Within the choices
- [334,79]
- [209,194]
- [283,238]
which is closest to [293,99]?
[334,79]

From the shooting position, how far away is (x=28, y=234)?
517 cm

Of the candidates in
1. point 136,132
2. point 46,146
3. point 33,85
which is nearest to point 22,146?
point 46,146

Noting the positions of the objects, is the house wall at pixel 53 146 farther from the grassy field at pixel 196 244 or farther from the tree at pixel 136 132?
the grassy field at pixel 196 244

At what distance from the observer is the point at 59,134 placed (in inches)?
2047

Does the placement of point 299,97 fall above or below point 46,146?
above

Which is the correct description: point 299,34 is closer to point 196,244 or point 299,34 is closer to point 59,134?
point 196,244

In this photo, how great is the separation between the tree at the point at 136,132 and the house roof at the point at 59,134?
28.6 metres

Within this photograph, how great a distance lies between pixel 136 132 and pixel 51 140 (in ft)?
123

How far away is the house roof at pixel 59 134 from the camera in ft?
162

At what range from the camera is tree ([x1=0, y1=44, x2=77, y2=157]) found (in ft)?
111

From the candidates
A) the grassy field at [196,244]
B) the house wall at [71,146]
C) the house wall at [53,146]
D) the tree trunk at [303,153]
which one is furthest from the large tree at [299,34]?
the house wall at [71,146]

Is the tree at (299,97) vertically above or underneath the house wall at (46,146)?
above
******************************
◆ SET TASK
Rewrite the listing between the line holding "How far away is the" and the end of the listing, inclusive, with "camera" replaced by "observer" and everything else unchanged.

◆ ANSWER TO THIS PROBLEM
How far away is the house roof at pixel 59 134 from the observer in ft?
162

At what range from the observer is tree ([x1=0, y1=44, x2=77, y2=157]) found (in ft)?
111

From the candidates
A) the grassy field at [196,244]
B) the house wall at [71,146]
C) the house wall at [53,146]
D) the tree trunk at [303,153]
which one is furthest from the large tree at [299,34]?
the house wall at [71,146]

Is the tree at (299,97) vertically above or underneath the house wall at (46,146)?
above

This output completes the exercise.